The field of Medieval and Early Modern Studies is broad, but one with an inherent unity. Our program focuses on the major post-Roman Mediterranean cultures (Western European Kingdoms, Byzantine Empire, Islamic World) until early modernity (ca. 1650). These are societies with shared roots in Hellenistic and Roman government, literature, philosophy, theology that came to develop new communities and new forms of social organization as well as to adopt new languages and forms of expression.
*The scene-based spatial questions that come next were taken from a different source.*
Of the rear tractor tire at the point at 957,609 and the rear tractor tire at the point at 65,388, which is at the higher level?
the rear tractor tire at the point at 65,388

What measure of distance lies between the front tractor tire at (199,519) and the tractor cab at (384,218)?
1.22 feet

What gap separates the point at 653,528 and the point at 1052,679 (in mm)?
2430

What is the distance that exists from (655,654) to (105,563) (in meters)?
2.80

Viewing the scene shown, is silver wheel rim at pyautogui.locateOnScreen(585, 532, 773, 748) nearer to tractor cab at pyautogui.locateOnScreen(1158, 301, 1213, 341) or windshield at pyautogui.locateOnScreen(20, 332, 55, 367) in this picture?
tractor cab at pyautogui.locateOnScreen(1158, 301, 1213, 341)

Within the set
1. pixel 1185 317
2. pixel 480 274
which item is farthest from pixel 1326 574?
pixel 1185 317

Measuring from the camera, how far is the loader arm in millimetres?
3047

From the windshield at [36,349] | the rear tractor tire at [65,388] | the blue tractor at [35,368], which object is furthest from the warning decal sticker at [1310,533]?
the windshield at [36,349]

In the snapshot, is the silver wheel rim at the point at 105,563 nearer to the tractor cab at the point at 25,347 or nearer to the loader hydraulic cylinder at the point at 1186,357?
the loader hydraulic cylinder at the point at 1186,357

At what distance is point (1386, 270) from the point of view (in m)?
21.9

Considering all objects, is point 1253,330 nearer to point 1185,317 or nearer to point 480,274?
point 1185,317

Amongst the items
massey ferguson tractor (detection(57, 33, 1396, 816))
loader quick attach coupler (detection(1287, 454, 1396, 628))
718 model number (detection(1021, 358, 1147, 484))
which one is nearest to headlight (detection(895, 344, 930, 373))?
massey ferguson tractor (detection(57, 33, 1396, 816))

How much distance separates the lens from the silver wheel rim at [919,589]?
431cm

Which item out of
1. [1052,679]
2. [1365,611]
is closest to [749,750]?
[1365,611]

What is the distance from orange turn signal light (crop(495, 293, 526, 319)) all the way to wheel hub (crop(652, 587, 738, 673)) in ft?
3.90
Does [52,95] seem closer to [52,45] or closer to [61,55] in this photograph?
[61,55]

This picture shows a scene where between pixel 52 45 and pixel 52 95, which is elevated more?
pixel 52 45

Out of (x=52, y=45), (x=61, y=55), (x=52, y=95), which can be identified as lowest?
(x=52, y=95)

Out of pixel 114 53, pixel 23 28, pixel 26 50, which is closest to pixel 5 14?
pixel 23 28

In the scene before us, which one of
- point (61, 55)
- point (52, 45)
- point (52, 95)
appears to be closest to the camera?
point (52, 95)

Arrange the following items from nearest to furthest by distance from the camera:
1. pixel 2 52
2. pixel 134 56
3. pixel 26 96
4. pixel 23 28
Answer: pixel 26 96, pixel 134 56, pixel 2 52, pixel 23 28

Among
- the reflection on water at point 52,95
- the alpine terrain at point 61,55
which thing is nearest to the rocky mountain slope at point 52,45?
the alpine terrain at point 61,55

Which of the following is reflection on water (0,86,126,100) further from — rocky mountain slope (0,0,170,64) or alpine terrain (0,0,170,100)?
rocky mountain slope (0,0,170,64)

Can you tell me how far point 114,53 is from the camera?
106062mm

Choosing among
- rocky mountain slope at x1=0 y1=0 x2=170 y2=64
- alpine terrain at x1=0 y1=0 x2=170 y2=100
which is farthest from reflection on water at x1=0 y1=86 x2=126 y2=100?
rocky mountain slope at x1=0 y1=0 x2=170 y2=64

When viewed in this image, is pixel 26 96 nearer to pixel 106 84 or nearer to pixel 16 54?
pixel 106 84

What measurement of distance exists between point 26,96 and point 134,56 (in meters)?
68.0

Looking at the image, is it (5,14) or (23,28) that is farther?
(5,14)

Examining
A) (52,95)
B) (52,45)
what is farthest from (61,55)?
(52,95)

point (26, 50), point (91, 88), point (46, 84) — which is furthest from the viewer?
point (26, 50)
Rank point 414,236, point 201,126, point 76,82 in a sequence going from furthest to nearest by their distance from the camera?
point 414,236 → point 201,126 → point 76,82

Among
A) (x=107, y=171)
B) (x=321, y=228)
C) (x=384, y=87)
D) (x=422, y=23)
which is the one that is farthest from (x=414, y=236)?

In the early-modern period, these cultures expand beyond the Mediterranean to colonize a newly emerging Atlantic World.

The Minor in Medieval and Early Modern Studies offers a pathway for students to broaden their interest in the Late Antique, Medieval and Early Modern Worlds by taking an interdisciplinary program linking together the many courses offered at Carleton in different departments. Medievalists and Early Modernists are interdisciplinary and international by necessity and by training: understanding medieval art, for example, often demands a knowledge of medieval architecture, religion and liturgy. Grasping the novelty of Reformation religious practices depends on a knowledge of medieval religion as well as contemporary political and social debates. Reading Renaissance chronicles, likewise, requires an understanding of how fifteenth-century Venetians rework a literary tradition developed in medieval monasteries. And Islamic intellectual culture depends not only on Muslim thinkers, but is in dialogue with Classical Greek texts, and it was Islamic, as well as some Christian and Jewish scholars, who were writing in Arabic.

In addition to the interdisciplinary MEMS core courses, Carleton offers a wide range of courses offering many windows on the medieval and early-modern experience. Students are invited to explore the cultures and societies of the medieval and early-modern worlds through the study of art and architecture, language and literature, medieval religions, including such topics as:

  • how manuscripts were copied and decorated
  • how paper, woodcuts and moveable type changed how books and knowledge spread
  • how sculpture, painting and the decorative arts developed in different but parallel fashion in the European, Byzantine and Islamic Worlds.
  • how the Renaissance established the methods and the very idea of art that we use today
  • how the administrative languages of Latin and Greek gave way to vernaculars like English, French, German, Italian and Spanish over the course of the medieval and early modern period
  • how Arabic became an administrative language for the Southern Mediterranean
  • how the rise of vernacular writing meant new kinds of texts and ideas could appear in in the medieval and early modern period
  • the continued use of Latin and Greek as the international languages of diplomacy, scholarship and administration
  • how monumental architecture, like mosques, castles and cathedrals, developed from the unique social, political, economic and technological contexts of their time
  • how medieval and early modern power and politics depended on a synthesis of military might, economic control and religious support
  • how the medieval practices of war and development of state formation prepared the way for Europe’s colonization during Early Modernity.